Organ donation brings joy after heartbreak
A gift of life born out of tragedy forged a special bond between American José Famania and Bermudian Charmaigne Laws.
It is because Mr Famania received the heart of Ms Laws' 20-year-old daughter Chardré Yawana Outerbridge Young after she died in a road accident 16 years ago.
Ms Laws said the first time she met Mr Famania was “the day I gained a son”.
The two connected after Ms Laws wrote a series of letters to the New England Donor Service ten years after her decision to donate her only child's organs to help others.
She said: “My prayer was, if anyone responds, let it be her heart recipient.”
Ms Laws added: “Once we connected, the first thing he asked was, can I call you mom?”
Mr Famania, from Florida and on his third trip to the island, was only one of the recipients of Ms Outerbridge Young's organs.
His adopted Bermuda family will spend Thanksgiving with him in Florida this year and Ms Laws was a guest of honour at his wedding three years ago.
Ms Laws said: “It was something I never thought I'd be able to do after losing my daughter.
“I would never walk her down the aisle and see my grandchildren. For me that day, that was my sweetheart guiding me.”
Mr Famania said he had wanted to meet the family whose brave decision gave him life.
He added: “It was something I had to do. I wanted to thank them in person. I felt like I was complete.”
Mr Famania said that he was used to being touched on the heart by Ms Outerbridge Young's family.
Ms Laws added the loss of her child meant her life could never be the same but that “knowing José has brought a lot of joy”.
She appealed for those faced with the same choice she was to donate organs.
Ms Laws said: “I try to drive home to people the importance of organ donation.
“Out of one death, up to 50 lives can be changed. And it has changed lives. It's miraculous.”
Ms Outerbridge Young's father André Outerbridge admitted talking or thinking about the loss of his child was “very tough”.
But he said: “To see someone survive, to actually see them, is mind bending. To see how healthy he is — it's wonderful.”
Mr Outerbridge said he had struggled when first asked about donating Ms Outerbridge Young's organs.

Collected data
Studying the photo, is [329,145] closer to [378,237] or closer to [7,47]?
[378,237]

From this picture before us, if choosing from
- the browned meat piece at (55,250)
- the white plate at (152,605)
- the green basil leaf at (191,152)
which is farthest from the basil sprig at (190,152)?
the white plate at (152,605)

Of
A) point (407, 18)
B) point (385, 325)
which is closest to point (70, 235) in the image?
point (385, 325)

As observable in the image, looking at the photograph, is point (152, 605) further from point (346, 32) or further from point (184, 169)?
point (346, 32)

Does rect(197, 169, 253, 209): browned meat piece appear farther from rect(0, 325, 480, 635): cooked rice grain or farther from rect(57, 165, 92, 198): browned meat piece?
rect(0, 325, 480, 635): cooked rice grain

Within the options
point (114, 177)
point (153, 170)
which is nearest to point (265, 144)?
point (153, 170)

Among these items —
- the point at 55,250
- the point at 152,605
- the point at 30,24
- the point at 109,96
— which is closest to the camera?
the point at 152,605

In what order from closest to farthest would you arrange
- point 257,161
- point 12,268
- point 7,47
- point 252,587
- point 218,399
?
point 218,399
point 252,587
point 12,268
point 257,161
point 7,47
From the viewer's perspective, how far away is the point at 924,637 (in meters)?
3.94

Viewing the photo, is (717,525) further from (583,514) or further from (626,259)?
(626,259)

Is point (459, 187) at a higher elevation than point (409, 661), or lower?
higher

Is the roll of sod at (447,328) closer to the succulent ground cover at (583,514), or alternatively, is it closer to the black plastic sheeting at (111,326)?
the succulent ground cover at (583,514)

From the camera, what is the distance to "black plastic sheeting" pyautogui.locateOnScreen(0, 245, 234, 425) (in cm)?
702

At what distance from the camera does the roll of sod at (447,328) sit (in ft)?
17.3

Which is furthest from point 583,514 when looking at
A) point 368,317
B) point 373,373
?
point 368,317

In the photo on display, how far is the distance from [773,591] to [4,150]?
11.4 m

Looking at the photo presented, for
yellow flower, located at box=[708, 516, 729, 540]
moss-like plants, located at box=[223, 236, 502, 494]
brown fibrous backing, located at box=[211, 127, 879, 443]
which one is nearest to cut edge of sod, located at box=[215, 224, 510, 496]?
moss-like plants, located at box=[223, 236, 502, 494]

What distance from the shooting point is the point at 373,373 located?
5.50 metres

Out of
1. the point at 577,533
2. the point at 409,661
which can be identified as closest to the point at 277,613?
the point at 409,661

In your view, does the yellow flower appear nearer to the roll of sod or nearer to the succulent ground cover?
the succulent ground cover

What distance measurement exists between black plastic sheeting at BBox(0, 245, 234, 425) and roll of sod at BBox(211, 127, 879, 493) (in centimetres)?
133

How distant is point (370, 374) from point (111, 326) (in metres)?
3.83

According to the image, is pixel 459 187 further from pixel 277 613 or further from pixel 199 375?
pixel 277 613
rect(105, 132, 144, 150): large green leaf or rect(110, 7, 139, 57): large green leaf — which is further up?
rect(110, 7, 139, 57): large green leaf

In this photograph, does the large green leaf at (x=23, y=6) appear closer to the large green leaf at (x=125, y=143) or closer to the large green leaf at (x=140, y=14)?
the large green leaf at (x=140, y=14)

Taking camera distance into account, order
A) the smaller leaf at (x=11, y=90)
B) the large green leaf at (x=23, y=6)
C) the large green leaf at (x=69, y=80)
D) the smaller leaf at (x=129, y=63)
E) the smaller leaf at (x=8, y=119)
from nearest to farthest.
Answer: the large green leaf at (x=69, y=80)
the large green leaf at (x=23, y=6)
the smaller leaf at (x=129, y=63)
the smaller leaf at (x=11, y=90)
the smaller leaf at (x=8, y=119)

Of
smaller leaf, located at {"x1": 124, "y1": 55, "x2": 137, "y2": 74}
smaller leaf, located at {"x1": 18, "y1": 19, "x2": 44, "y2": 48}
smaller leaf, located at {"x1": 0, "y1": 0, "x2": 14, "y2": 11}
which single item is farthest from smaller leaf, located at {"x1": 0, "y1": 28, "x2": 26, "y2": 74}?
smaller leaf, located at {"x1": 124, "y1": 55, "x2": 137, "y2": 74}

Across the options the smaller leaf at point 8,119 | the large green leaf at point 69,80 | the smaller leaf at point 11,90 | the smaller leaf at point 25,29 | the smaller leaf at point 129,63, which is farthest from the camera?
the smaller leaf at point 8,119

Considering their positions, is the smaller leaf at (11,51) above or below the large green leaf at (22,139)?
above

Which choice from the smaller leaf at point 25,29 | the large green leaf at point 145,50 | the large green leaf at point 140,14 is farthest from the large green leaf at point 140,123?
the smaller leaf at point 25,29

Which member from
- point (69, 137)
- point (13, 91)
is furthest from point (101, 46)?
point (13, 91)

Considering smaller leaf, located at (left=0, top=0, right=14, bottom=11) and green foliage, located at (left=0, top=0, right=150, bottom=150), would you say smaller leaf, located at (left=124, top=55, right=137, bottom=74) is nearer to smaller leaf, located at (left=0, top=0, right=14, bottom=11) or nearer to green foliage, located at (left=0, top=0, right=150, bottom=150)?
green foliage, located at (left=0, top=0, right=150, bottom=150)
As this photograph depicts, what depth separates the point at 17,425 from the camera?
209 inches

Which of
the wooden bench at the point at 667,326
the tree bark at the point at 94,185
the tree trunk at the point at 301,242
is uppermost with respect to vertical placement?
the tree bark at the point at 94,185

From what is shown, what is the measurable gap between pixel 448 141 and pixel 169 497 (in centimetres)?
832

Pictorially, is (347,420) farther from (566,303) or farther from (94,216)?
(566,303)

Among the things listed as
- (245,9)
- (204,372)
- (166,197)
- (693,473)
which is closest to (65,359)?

Work instruction 1
Using the organ donation article, answer:
(a) How old was Ms Laws' daughter when she died?
(b) To which organization did Ms Laws write a series of letters?
(c) Where will Mr Famania's Bermuda family spend Thanksgiving this year?
Work instruction 2
Decide whether each statement agrees with the organ donation article, answering yes or no and quoting the words that settle it:
(a) Mr Famania is from Florida.
(b) Ms Laws did not attend Mr Famania's wedding.
(c) Mr Outerbridge agreed to the donation without any difficulty.
Work instruction 3
Return the passage of the organ donation article from "Ms Laws said the" to "losing my daughter.", copied word for word.

Response area 1
(a) 20
(b) The New England Donor Service
(c) In Florida

Response area 2
(a) Yes: "Mr Famania, from Florida and on his third trip to the island"
(b) No: "Ms Laws was a guest of honour at his wedding three years ago"
(c) No: "Mr Outerbridge said he had struggled when first asked about donating Ms Outerbridge Young's organs."

Response area 3
Ms Laws said the first time she met Mr Famania was “the day I gained a son”.
The two connected after Ms Laws wrote a series of letters to the New England Donor Service ten years after her decision to donate her only child's organs to help others.
She said: “My prayer was, if anyone responds, let it be her heart recipient.”
Ms Laws added: “Once we connected, the first thing he asked was, can I call you mom?”
Mr Famania, from Florida and on his third trip to the island, was only one of the recipients of Ms Outerbridge Young's organs.
His adopted Bermuda family will spend Thanksgiving with him in Florida this year and Ms Laws was a guest of honour at his wedding three years ago.
Ms Laws said: “It was something I never thought I'd be able to do after losing my daughter.